[Opening Supplied data section]
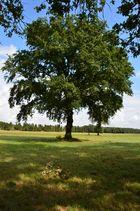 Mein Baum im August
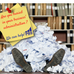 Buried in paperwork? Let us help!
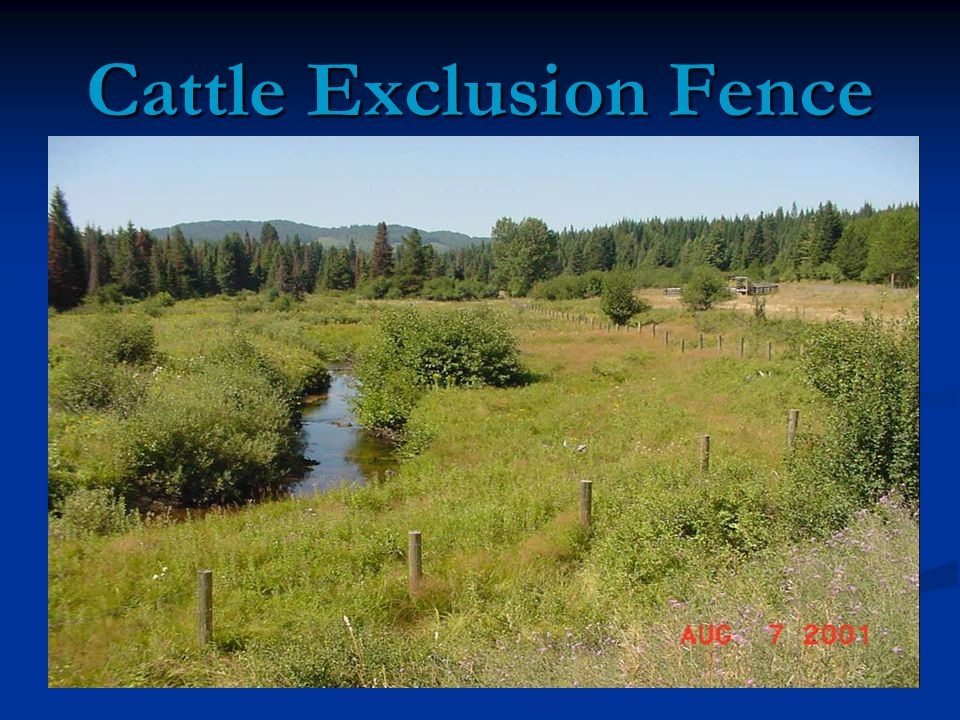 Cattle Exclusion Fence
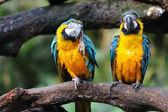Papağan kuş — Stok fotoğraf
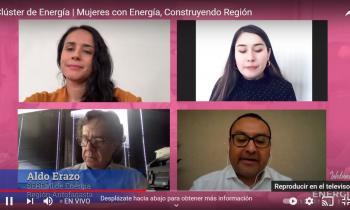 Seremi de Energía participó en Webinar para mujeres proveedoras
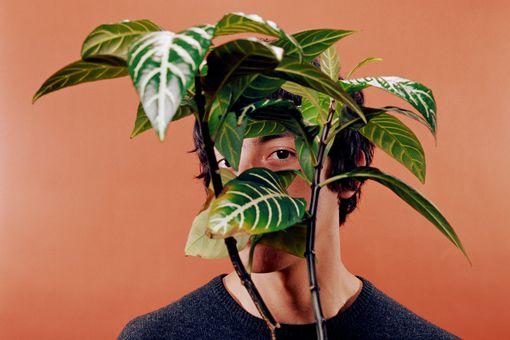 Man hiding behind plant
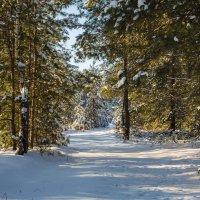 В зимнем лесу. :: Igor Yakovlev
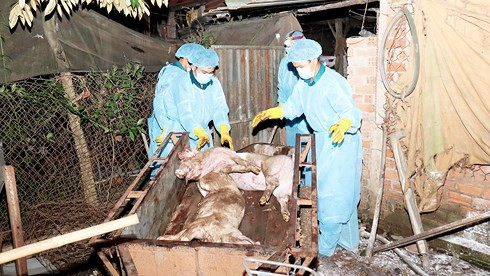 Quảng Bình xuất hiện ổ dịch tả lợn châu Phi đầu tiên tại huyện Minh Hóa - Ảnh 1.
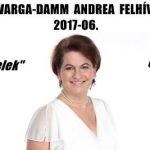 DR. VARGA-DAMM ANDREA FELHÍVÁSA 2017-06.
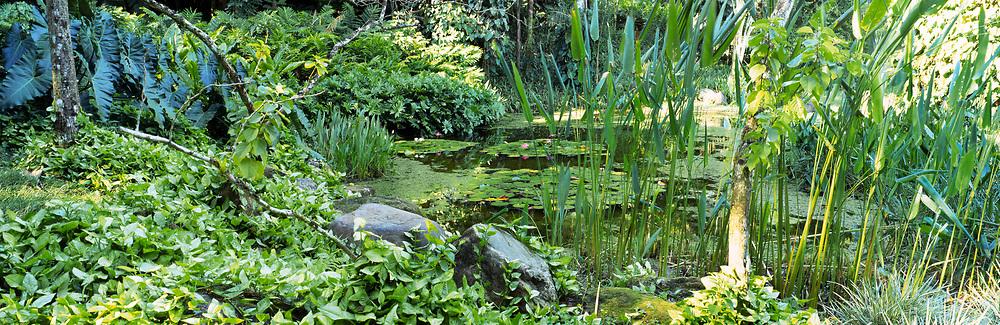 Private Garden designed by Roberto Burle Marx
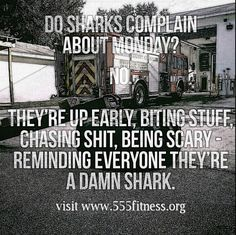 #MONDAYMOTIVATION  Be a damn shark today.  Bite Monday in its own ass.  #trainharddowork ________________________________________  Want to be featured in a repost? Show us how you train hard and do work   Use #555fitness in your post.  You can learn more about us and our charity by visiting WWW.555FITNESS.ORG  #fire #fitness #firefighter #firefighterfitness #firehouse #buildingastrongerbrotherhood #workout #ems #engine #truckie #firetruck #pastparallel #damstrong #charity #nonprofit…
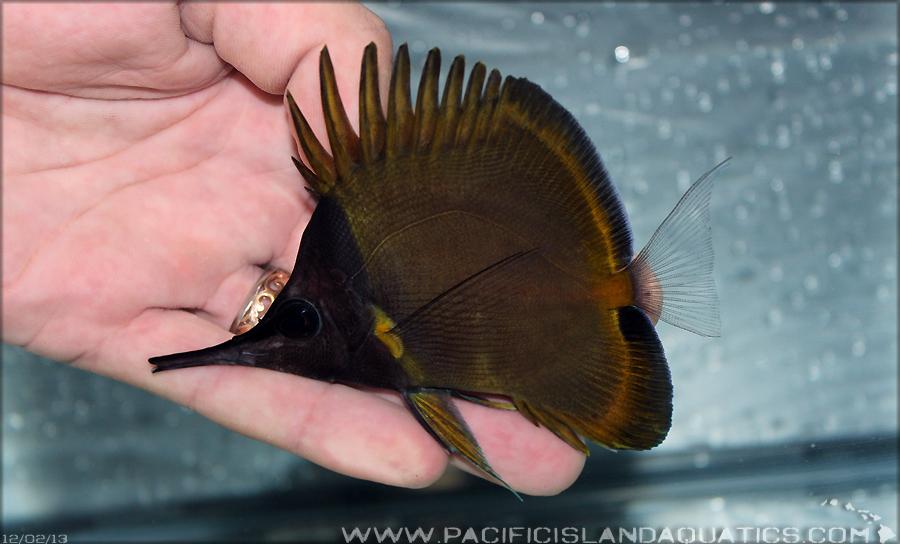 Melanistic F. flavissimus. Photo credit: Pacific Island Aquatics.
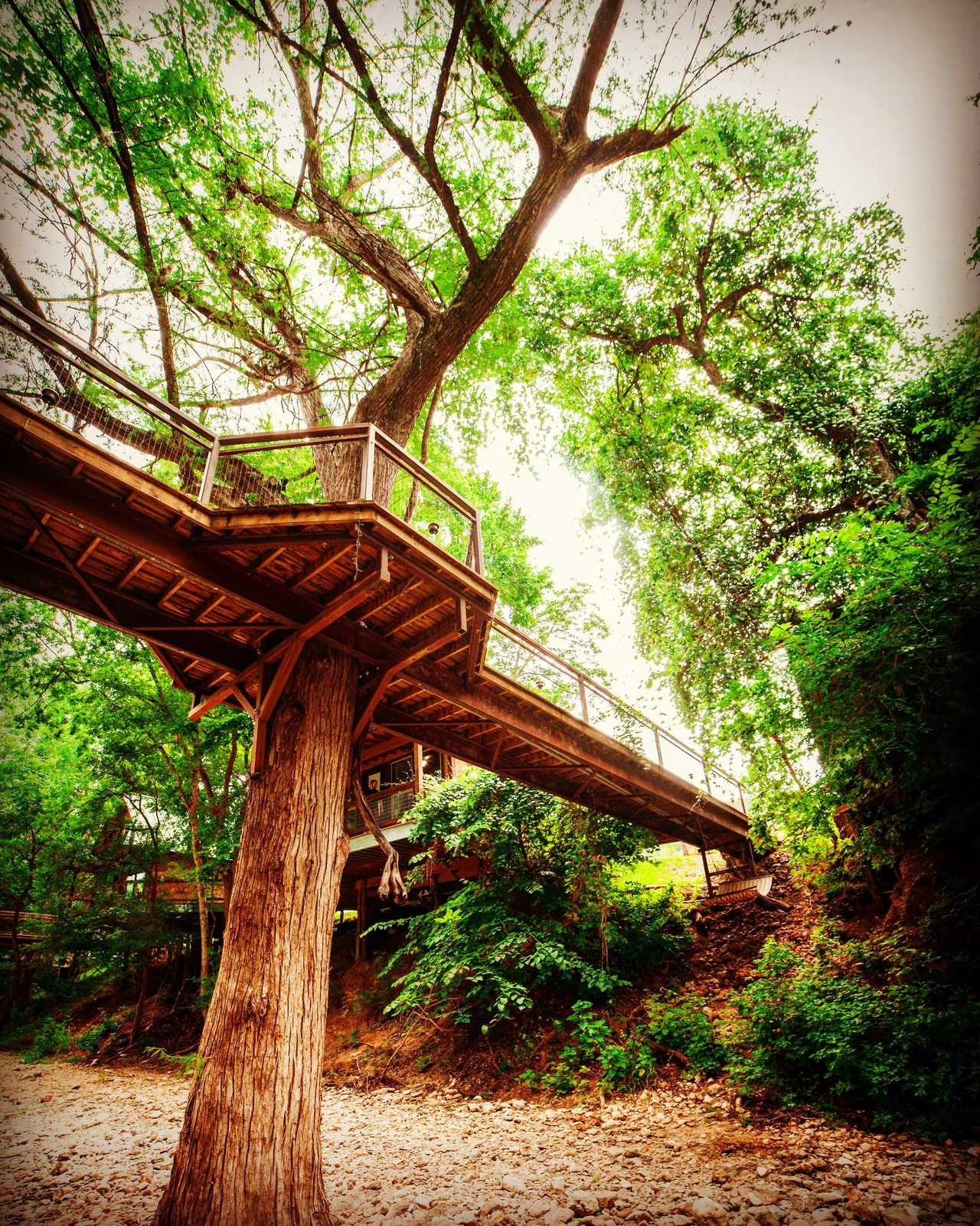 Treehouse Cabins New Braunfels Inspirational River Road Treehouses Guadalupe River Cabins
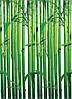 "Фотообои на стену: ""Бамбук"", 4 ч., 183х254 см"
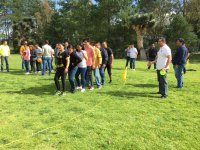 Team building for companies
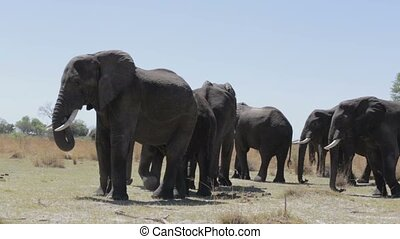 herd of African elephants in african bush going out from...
[Closing Supplied data section]
● Task objective
Print each record exactly as it stands, omitting the pictures.

● Response
 Mein Baum im August
 Buried in paperwork? Let us help!
 Cattle Exclusion Fence
Papağan kuş — Stok fotoğraf
 Seremi de Energía participó en Webinar para mujeres proveedoras
 Man hiding behind plant
 В зимнем лесу. :: Igor Yakovlev
 Quảng Bình xuất hiện ổ dịch tả lợn châu Phi đầu tiên tại huyện Minh Hóa - Ảnh 1.
 DR. VARGA-DAMM ANDREA FELHÍVÁSA 2017-06.
 Private Garden designed by Roberto Burle Marx
 #MONDAYMOTIVATION  Be a damn shark today.  Bite Monday in its own ass.  #trainharddowork ________________________________________  Want to be featured in a repost? Show us how you train hard and do work   Use #555fitness in your post.  You can learn more about us and our charity by visiting WWW.555FITNESS.ORG  #fire #fitness #firefighter #firefighterfitness #firehouse #buildingastrongerbrotherhood #workout #ems #engine #truckie #firetruck #pastparallel #damstrong #charity #nonprofit…
 Melanistic F. flavissimus. Photo credit: Pacific Island Aquatics.
 Treehouse Cabins New Braunfels Inspirational River Road Treehouses Guadalupe River Cabins
 "Фотообои на стену: ""Бамбук"", 4 ч., 183х254 см"
 Team building for companies
 herd of African elephants in african bush going out from...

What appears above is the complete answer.